Stored data
Segment Open

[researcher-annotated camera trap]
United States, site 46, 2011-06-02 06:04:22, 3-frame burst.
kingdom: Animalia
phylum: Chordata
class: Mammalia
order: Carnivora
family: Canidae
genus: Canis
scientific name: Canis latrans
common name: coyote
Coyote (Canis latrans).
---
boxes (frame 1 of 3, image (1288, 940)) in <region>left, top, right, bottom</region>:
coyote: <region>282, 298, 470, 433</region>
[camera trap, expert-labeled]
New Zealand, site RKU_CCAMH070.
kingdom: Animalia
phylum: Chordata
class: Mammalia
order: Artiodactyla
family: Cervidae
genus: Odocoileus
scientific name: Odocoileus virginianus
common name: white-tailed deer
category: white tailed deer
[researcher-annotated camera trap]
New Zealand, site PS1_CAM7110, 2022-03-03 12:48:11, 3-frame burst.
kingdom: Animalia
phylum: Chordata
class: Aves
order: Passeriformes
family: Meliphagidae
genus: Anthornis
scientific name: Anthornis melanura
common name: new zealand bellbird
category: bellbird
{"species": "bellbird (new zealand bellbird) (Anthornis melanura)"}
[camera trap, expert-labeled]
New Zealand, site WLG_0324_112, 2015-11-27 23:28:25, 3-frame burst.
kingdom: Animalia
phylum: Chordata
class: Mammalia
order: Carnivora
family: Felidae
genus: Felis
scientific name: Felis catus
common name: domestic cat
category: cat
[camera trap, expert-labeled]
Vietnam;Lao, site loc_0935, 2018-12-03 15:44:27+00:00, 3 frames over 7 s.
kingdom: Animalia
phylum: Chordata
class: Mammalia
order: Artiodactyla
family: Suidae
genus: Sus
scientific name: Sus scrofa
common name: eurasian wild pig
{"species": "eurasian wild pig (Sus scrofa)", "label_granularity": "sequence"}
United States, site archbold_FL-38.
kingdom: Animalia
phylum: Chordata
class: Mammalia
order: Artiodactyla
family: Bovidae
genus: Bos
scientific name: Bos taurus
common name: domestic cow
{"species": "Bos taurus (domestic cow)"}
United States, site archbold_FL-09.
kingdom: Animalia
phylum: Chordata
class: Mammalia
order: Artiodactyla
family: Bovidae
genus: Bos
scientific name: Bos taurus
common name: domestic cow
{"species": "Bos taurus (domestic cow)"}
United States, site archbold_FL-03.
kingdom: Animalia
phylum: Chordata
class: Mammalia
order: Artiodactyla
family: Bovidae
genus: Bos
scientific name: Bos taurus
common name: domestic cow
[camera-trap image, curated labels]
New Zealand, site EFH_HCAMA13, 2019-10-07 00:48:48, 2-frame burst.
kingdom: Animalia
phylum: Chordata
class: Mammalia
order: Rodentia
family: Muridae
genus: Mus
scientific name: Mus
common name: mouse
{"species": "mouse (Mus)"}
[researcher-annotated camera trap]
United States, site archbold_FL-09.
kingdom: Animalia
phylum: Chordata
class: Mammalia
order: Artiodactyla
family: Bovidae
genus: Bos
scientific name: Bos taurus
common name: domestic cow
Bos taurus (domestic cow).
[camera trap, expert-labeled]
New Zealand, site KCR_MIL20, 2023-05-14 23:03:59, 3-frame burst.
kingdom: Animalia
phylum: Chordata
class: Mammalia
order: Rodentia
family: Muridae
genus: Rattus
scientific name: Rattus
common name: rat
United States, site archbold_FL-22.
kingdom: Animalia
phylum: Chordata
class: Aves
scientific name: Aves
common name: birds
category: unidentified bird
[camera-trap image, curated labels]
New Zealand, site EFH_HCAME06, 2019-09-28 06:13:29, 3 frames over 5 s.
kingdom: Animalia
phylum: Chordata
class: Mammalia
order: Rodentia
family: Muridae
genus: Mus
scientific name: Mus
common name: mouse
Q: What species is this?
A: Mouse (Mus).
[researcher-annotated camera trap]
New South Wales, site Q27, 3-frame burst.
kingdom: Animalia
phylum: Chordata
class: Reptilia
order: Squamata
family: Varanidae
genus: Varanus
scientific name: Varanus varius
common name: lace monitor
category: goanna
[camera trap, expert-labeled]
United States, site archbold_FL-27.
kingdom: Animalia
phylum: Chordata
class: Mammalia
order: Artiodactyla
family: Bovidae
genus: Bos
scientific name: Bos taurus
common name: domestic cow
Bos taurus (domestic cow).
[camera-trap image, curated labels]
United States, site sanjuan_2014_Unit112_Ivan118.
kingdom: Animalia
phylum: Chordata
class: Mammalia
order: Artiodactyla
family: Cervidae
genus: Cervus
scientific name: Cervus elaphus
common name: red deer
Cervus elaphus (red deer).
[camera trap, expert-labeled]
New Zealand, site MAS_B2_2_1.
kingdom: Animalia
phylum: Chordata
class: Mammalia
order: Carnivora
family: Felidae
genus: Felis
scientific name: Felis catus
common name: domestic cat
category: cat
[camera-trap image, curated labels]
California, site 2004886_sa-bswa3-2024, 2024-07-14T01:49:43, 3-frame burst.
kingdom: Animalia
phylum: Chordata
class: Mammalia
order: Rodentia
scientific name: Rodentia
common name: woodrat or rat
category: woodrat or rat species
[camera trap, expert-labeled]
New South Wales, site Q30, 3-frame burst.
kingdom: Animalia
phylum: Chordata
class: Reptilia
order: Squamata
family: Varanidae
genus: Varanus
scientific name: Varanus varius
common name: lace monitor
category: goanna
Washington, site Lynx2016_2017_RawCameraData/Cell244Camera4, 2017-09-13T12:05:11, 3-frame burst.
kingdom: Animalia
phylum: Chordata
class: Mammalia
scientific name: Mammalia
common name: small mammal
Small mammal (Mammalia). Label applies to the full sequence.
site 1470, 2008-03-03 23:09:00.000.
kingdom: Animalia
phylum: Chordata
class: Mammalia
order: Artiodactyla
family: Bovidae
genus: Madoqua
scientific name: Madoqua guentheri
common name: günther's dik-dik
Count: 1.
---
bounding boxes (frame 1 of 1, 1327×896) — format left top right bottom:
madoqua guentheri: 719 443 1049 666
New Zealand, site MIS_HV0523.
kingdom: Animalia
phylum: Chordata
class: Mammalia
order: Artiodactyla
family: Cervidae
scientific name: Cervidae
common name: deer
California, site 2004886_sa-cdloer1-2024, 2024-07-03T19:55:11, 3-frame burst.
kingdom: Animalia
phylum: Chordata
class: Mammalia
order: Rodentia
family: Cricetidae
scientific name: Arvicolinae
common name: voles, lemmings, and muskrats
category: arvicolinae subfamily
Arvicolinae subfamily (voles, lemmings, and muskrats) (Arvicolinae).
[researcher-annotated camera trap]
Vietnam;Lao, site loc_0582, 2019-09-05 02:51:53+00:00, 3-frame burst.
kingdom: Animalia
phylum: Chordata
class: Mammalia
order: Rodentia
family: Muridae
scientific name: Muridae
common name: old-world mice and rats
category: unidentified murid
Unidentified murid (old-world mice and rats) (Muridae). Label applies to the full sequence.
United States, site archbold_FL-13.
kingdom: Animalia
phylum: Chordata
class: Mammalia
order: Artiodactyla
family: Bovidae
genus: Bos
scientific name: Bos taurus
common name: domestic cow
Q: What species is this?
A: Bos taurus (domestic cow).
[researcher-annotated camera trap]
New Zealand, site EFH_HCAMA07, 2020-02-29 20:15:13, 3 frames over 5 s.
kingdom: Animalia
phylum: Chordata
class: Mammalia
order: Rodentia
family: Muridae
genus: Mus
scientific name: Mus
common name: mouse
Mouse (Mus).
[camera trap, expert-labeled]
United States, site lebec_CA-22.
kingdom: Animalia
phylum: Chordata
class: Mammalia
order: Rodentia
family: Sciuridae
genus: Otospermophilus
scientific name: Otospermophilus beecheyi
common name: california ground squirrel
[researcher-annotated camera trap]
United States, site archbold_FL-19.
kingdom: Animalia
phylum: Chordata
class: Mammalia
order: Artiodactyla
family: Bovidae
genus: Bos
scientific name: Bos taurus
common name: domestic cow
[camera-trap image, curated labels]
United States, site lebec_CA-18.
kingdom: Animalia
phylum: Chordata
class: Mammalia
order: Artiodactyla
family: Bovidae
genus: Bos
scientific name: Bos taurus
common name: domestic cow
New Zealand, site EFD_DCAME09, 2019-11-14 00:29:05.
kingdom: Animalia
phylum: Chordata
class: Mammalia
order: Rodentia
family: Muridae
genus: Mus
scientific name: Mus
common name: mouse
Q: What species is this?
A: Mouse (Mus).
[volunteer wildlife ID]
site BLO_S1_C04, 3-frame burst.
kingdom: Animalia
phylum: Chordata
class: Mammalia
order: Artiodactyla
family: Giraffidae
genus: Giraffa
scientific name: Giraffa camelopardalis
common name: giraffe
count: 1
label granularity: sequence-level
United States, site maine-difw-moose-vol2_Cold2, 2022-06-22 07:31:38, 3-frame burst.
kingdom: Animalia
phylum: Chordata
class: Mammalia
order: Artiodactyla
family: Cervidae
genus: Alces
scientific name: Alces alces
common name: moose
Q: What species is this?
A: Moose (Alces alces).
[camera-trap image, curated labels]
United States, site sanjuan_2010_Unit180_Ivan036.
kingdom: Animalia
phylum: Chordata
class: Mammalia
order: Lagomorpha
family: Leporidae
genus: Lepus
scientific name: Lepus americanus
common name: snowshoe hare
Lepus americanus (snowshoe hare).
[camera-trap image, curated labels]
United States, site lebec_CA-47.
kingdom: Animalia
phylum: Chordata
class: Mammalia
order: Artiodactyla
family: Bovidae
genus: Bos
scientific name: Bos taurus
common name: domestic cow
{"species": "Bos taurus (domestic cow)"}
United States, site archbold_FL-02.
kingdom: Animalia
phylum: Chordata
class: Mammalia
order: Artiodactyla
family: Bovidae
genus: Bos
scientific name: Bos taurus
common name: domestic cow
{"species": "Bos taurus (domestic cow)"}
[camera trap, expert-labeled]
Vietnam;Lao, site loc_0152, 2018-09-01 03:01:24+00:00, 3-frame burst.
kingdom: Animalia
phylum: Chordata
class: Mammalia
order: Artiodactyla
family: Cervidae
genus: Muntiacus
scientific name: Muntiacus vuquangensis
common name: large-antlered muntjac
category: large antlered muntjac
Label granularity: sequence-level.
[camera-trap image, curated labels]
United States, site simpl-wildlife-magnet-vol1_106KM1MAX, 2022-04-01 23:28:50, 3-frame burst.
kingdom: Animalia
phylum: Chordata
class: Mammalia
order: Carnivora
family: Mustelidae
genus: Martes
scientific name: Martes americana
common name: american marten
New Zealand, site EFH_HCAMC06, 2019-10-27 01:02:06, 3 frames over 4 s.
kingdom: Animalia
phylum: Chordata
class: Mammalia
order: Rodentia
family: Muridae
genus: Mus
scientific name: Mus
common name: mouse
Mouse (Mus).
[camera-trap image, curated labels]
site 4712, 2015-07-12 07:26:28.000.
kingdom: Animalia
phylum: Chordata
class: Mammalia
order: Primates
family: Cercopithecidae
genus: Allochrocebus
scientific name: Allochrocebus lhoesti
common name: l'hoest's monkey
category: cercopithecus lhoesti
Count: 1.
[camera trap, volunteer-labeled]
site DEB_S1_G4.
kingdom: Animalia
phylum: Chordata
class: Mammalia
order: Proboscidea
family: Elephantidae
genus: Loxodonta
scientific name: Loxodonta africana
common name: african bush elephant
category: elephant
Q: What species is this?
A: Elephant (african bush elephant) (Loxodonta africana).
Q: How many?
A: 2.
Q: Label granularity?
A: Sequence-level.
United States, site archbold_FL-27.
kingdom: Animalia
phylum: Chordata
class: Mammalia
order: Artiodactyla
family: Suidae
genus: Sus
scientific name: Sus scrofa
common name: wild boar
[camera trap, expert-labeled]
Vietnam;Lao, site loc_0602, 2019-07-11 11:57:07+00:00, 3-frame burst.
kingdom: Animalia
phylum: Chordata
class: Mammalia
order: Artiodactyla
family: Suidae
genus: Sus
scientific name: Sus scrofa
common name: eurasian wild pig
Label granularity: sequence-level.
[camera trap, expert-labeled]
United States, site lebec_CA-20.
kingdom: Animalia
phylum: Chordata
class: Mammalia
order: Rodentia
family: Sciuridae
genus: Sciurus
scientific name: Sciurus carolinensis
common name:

Segment Closed

__What this task involves__. Reproduce the lines above, beginning at the line with "order: Proboscidea" and stopping after the line with "A: Sequence-level.", exactly as they are.

__Problem solution__.
order: Proboscidea
family: Elephantidae
genus: Loxodonta
scientific name: Loxodonta africana
common name: african bush elephant
category: elephant
Q: What species is this?
A: Elephant (african bush elephant) (Loxodonta africana).
Q: How many?
A: 2.
Q: Label granularity?
A: Sequence-level.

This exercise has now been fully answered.